Pagi tanggal 29 Agustus 1999. Saya keluar penginapan hendak memantau situasi. Hari itu saya harus kirim laporan ke Bangkok. Namun sebelum keliling saya mencari rumah makan untuk sarapan. Kebetulan lewat satu rumah makan yang cukup nyaman. Segera saya masuk dan duduk. Eh, di meja sana saya melihat Laffae sedang dikelilingi 4-5 orang, semuanya berseragam Pemda setempat. Saya tambah yakin dia memang orang penting – tapi misterius.
Setelah bubar, saya tanya Laffae siapa orang-orang itu. “Yang satu Bupati Los Palos, yang satu Bupati Ainaro, yang dua lagi pejabat kejaksaan,” katanya. “Mereka minta nasihat saya soal keadaan sekarang ini,” tambahnya.
Kalau kita ketemu Laffae di jalan, kita akan melihatnya ‘bukan siapa-siapa’. Pakaiannya sangat sederhana. Rambutnya terurai tak terurus. Dan kalau kita belum ‘masuk’, dia nampak pendiam.
Saya lanjut keliling. Kota Dili makin semarak oleh kesibukan orang-orang asing. Terlihat polisi dan tentara UNAMET berjaga-jaga di setiap sudut kota. Saya pun mulai sibuk, sedikitnya ada tiga konferensi pers di tempat yang berbeda. Belum lagi kejadian-kejadian tertentu. Seorang teman wartawan dari majalah Tempo, Prabandari, selalu memberi tahu saya peristiwa-peristiwa yang terjadi.
Dari berbagai peristiwa itu, yang menonjol adalah laporan dan kejadian tentang kecurangan panitia penyelenggara, yaitu UNAMET. Yang paling banyak dikeluhkan adalah bahwa UNAMET hanya merekrut orang-orang pro-kemerdekaan di kepanitiaan. Klaim ini terbukti. Saya mengunjungi hampir semua TPS terdekat, tidak ada orang pro-integrasi yang dilibatkan.
Yang bikin suasana panas di kota yang sudah panas itu adalah sikap polisi-polisi UNAMET yang tidak mengizinkan pemantau dan pengawas dari kaum pro-integrasi, bahkan untuk sekedar mendekat. Paling dekat dari jarak 200 meter. Tapi pemantau-pemantau bule bisa masuk ke sektratriat.

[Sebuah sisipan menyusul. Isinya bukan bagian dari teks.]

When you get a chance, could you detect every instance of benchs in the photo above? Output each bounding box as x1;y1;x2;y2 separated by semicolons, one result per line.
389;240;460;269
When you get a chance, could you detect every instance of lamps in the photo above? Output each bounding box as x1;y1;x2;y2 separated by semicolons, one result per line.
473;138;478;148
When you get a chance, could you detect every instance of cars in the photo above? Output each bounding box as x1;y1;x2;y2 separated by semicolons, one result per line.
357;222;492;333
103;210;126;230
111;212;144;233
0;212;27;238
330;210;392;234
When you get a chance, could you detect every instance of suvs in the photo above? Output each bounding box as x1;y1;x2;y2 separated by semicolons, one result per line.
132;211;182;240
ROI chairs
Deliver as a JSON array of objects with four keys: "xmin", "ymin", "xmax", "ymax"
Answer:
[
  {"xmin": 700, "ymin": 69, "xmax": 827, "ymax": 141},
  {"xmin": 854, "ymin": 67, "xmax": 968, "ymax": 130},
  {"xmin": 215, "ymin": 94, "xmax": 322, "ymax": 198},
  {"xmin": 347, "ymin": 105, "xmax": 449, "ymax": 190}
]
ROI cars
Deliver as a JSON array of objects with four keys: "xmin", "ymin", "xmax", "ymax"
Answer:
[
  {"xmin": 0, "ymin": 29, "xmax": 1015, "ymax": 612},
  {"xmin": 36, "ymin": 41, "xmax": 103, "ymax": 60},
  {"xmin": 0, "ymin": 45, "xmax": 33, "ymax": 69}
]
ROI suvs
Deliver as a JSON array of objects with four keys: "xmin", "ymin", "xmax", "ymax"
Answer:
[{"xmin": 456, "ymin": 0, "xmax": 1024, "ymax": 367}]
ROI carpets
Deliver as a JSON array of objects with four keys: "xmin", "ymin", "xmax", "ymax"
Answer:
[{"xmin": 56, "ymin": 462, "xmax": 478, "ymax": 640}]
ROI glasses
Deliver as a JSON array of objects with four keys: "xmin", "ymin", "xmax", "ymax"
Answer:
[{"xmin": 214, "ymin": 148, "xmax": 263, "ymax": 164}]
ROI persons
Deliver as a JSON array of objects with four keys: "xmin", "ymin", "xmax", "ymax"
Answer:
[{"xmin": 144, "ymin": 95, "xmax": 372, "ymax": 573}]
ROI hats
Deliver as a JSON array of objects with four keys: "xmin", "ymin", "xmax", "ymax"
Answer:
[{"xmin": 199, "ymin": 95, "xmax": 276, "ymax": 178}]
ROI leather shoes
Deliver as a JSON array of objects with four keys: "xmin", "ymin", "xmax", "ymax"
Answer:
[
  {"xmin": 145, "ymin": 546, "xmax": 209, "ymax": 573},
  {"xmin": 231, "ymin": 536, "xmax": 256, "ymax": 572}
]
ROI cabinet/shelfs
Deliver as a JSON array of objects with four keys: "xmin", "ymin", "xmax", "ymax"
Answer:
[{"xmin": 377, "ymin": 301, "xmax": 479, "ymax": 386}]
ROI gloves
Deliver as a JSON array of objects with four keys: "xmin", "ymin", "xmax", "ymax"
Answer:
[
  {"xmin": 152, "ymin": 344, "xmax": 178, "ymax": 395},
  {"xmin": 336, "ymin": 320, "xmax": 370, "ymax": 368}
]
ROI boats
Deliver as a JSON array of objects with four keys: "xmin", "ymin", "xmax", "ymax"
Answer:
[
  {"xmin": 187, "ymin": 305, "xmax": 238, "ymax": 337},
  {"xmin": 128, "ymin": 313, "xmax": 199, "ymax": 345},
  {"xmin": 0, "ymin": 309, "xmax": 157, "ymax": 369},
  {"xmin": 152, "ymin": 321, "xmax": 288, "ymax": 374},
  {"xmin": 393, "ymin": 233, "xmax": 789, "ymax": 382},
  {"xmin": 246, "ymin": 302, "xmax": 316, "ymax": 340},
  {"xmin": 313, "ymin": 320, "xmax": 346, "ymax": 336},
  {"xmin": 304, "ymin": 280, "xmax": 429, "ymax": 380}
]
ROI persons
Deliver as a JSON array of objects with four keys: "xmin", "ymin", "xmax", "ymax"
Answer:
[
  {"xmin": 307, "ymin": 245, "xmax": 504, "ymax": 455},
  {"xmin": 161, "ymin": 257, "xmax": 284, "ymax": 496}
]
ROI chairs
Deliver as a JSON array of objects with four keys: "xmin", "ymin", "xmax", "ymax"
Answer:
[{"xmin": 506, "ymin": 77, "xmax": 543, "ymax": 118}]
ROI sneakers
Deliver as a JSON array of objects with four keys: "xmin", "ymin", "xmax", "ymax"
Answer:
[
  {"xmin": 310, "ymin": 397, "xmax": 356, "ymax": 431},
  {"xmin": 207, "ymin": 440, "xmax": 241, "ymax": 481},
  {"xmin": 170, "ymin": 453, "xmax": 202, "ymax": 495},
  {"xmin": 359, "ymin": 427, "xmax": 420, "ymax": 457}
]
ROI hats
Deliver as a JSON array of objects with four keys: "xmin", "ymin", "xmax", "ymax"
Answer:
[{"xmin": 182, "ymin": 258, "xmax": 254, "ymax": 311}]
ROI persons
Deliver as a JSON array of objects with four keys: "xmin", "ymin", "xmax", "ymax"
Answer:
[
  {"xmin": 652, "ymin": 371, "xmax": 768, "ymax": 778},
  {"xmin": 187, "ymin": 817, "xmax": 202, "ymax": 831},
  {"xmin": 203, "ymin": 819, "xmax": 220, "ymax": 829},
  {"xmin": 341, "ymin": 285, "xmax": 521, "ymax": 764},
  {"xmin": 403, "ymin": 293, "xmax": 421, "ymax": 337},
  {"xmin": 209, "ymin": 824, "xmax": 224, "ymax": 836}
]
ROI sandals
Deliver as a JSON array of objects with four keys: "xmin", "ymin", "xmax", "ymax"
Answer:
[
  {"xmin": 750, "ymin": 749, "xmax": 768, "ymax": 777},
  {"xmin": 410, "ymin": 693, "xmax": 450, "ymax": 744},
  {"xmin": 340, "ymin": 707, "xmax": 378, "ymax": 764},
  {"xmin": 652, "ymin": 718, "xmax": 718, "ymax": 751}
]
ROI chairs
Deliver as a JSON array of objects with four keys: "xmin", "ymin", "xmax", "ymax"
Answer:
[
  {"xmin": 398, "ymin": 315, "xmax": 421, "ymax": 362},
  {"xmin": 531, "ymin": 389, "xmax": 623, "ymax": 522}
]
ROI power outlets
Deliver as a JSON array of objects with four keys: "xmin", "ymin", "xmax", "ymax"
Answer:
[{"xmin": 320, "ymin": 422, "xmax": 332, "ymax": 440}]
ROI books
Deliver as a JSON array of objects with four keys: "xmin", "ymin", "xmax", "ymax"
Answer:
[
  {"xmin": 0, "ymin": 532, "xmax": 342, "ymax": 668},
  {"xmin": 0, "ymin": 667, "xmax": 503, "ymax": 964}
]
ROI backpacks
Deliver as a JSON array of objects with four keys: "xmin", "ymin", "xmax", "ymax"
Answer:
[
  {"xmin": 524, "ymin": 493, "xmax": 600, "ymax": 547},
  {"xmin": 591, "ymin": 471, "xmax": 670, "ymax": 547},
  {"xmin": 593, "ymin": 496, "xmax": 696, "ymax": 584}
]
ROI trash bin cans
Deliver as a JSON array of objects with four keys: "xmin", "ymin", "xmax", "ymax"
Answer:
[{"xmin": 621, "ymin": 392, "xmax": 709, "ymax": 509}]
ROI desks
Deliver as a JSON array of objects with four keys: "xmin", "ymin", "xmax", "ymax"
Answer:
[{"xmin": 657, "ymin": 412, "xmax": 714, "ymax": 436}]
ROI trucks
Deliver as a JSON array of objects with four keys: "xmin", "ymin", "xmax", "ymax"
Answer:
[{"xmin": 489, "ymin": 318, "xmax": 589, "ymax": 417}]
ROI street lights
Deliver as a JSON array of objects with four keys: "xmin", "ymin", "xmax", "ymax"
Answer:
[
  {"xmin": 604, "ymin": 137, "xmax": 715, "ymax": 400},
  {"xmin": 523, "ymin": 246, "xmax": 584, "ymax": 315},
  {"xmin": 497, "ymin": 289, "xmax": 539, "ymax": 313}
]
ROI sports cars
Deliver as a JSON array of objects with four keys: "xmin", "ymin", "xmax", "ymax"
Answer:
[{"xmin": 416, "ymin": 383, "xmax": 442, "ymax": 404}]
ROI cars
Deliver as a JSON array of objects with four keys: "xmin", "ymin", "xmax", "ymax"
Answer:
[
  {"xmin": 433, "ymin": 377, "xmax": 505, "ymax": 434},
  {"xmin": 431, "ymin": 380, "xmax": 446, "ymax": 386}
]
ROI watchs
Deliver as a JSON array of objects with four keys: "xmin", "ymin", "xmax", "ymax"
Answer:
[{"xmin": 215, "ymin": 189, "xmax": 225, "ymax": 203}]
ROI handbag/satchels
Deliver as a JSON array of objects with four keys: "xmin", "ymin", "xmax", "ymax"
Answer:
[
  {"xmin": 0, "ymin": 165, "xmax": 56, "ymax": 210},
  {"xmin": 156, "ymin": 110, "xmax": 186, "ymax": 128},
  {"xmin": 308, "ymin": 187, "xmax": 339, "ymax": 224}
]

Bahkan ikut mengetik!
Di sini saya perlu mengungkapkan ukuran mental orang-orang LSM dari Indonesia, yang kebanyakan mendukung kemerdekaan Timtim karena didanai asing. Mereka tak berani mendekat ke TPS dan sekretariat, baru ditunjuk polisi UNAMET saja langsung mundur. Tapi kepada pejabat-pejabat Indonesia mereka sangat galak: menuding, menuduh, menghujat. Berani melawan polisi. Di hadapan polisi bule mereka mendadak jadi inlander betulan.
Tambah kisruh adalah banyak orang-orang pro-integrasi tak terdaftar sebagai pemilih. Dari 4 konferensi pers, 3 di antaranya adalah tentang ungkapan soal ini. Bahkan anak-anak Mahidi mengangkut segerombolan orang tua yang ditolak mendaftar pemilih karena dikenal sebagai pendukung integrasi.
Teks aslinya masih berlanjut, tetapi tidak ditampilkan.